_REQUIREMENTS_
**a)** Write out the piece on austerity and the Dutch colonial past word for word, between "Considering the major" and "to pressing issues.", inclusive.
**b)** In the piece on austerity and the Dutch colonial past, why does the writer say "bad" times are here? Answer in one to three sentences.

_SELECTED EXTRACT_
★ ★ ★ ★ ★

When communities lose the capacity for psychological reason and moral criticism, the processes of the generation of evil are intensified at every social scale, whether individual or macrosocial, until everything reverts to "bad" times.
Considering the major budget cuts right around the corner, "bad" times are here. What can ordinary people, of all colors, do to resist or defend against 'austerity measures' implemented by the government if they are divided as a nation? If we would all use our moral compasses, leave subjective opinions behind, and look at situations from a more objective point of view, we might be able to join forces in a more productive manner when it comes to demanding real solutions to pressing issues.

Our 'Colonial Hangover'

Rarely discussed is the part the Dutch played in the West's slave and opium trades, and their brutal reign in the Dutch colonies (not least Indonesia). If we do not wish to explore our past and admit that we were on the wrong side of history, how then can we look at Black Pete in an objective manner? In the words of author and Nobel Prize winner Toni Morrison, we have "violently disremembered the past".

★ ★ ★ ★ ★

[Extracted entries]
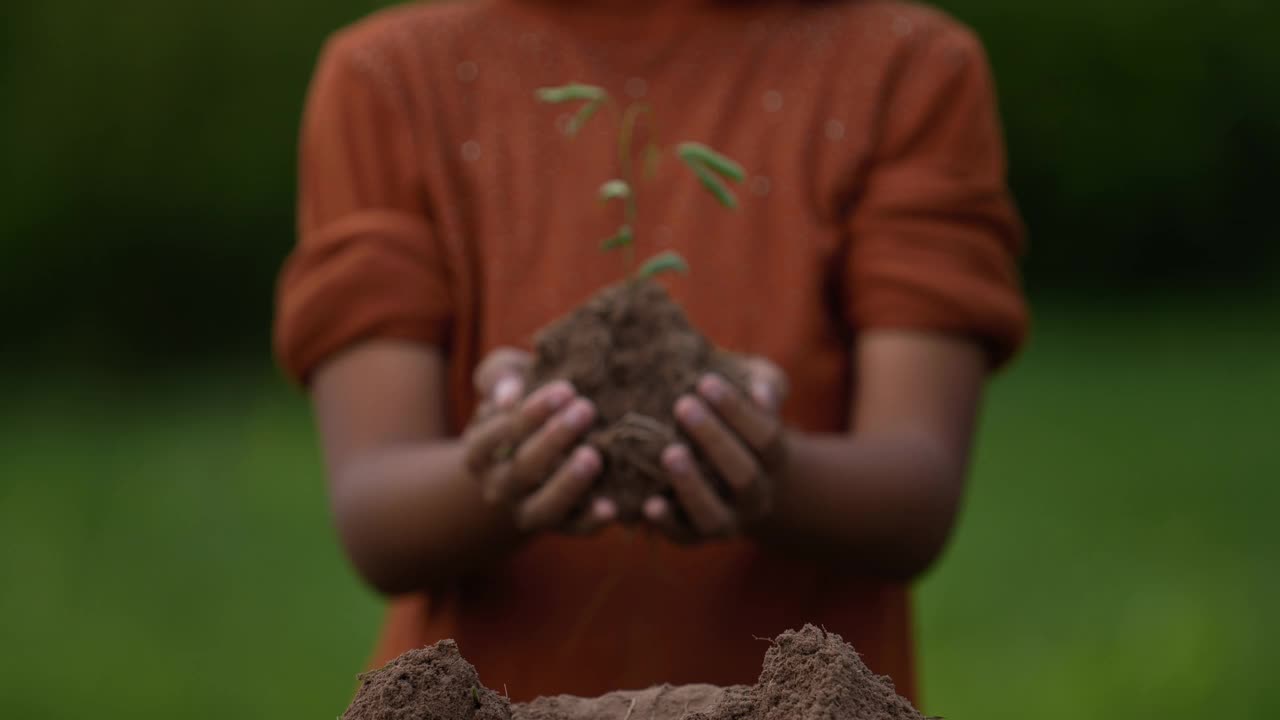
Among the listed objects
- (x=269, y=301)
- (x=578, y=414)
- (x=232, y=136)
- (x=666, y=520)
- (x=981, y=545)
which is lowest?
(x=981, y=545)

★ ★ ★ ★ ★

_RESPONSES BY TASK_
**a)**
Considering the major budget cuts right around the corner, "bad" times are here. What can ordinary people, of all colors, do to resist or defend against 'austerity measures' implemented by the government if they are divided as a nation? If we would all use our moral compasses, leave subjective opinions behind, and look at situations from a more objective point of view, we might be able to join forces in a more productive manner when it comes to demanding real solutions to pressing issues.

**b)** The writer says "bad" times are here because major budget cuts are right around the corner.